Assigned task:
Look below for the line containing "category: unidentified murid"; write out that line and each one after it to the end, exactly, and nothing else.
* * *
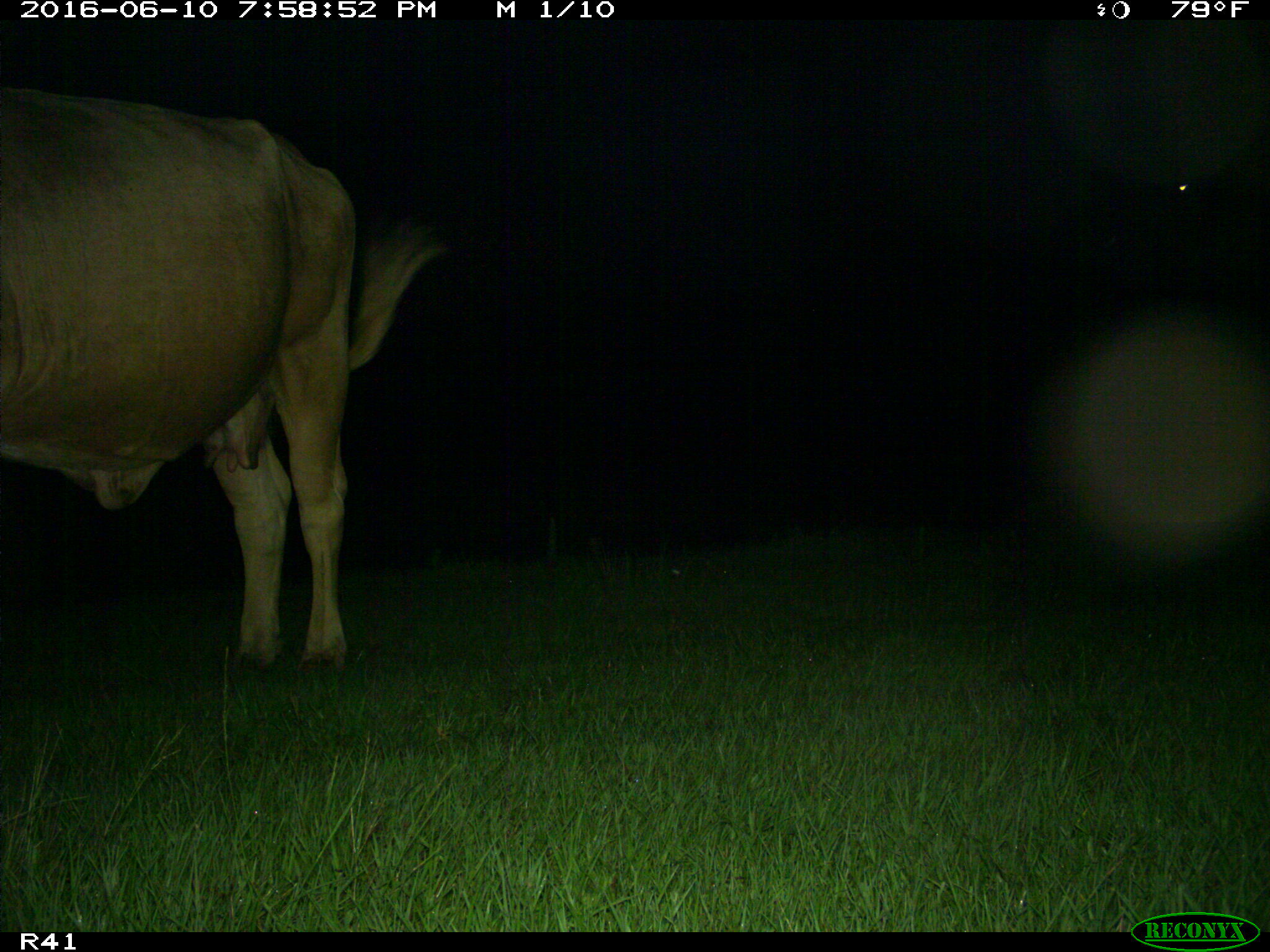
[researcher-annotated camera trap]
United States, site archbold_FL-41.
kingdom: Animalia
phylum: Chordata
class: Mammalia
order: Artiodactyla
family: Bovidae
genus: Bos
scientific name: Bos taurus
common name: domestic cow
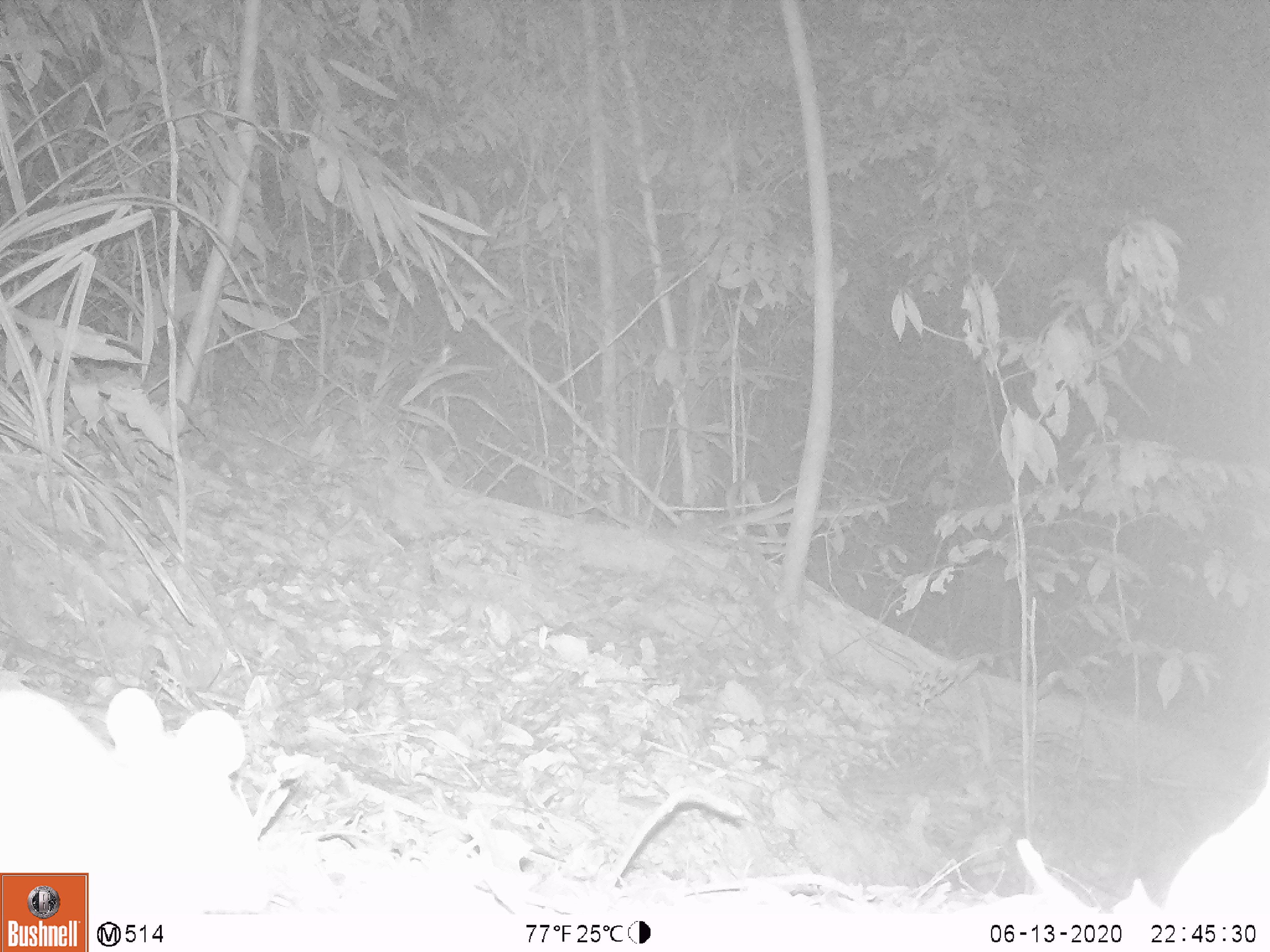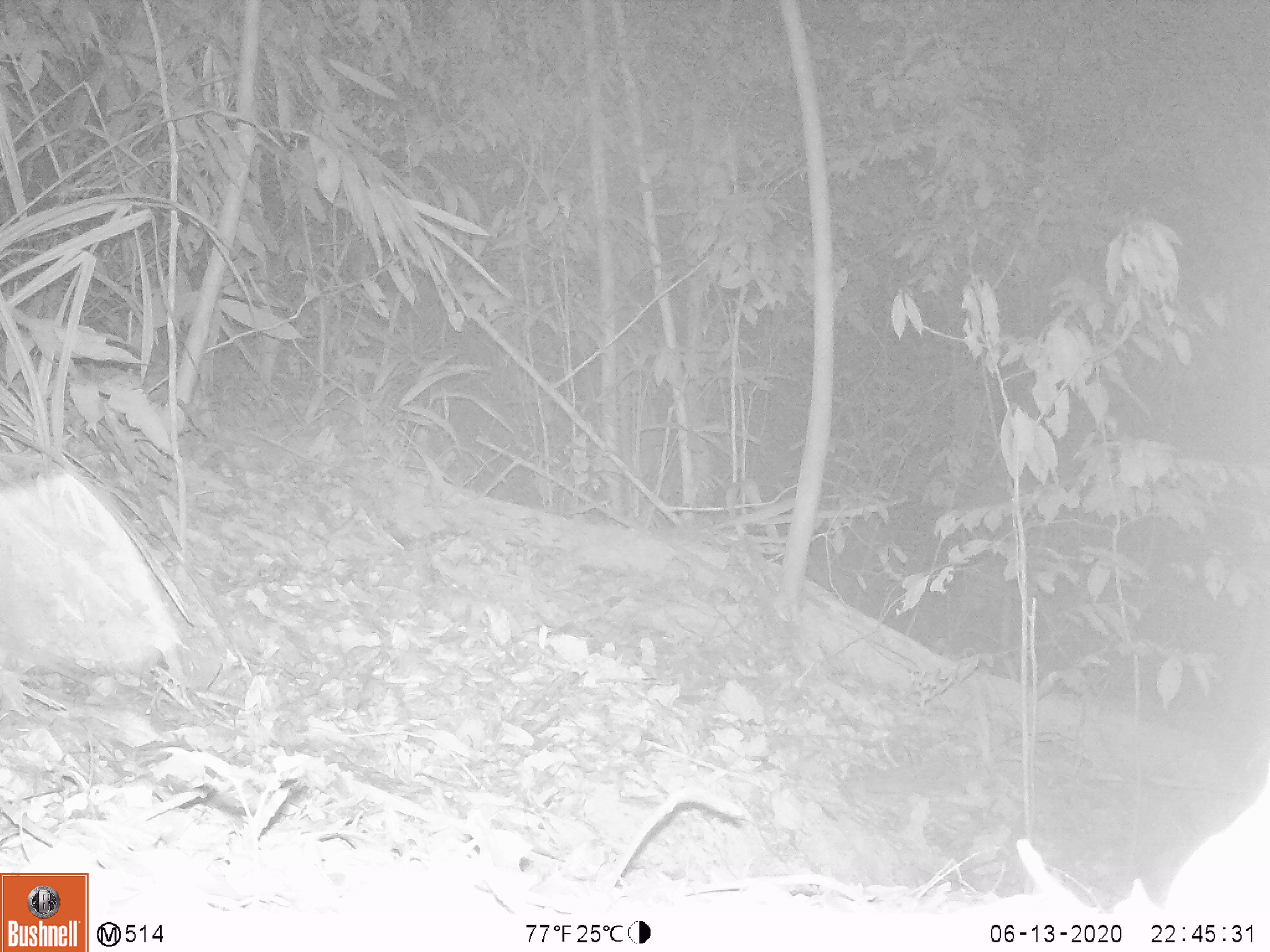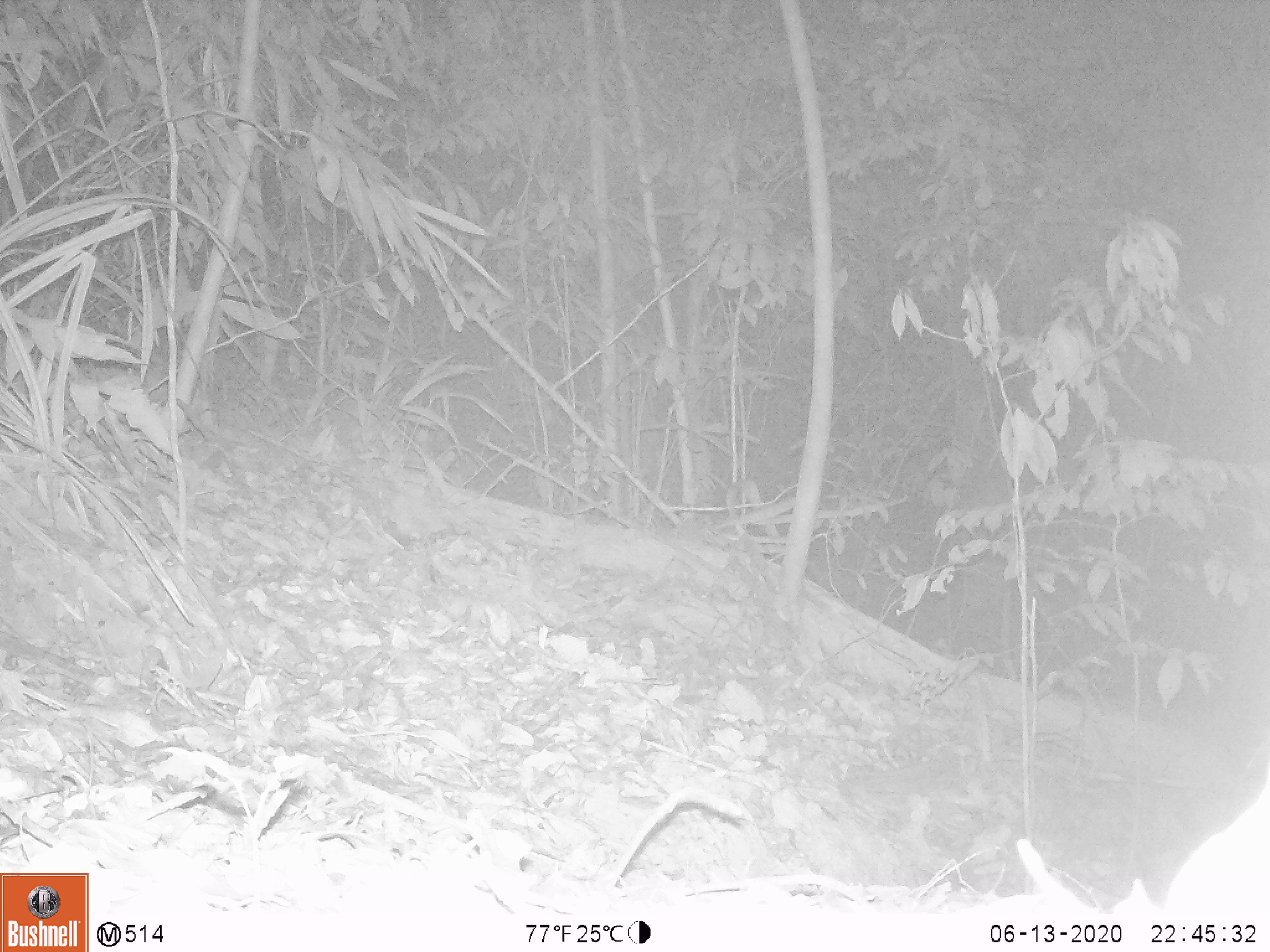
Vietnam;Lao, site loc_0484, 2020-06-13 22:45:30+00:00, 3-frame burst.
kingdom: Animalia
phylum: Chordata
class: Mammalia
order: Rodentia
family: Muridae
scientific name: Muridae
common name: old-world mice and rats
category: unidentified murid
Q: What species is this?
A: Unidentified murid (old-world mice and rats) (Muridae).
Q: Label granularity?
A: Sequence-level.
* * *
Task response:
category: unidentified murid
Q: What species is this?
A: Unidentified murid (old-world mice and rats) (Muridae).
Q: Label granularity?
A: Sequence-level.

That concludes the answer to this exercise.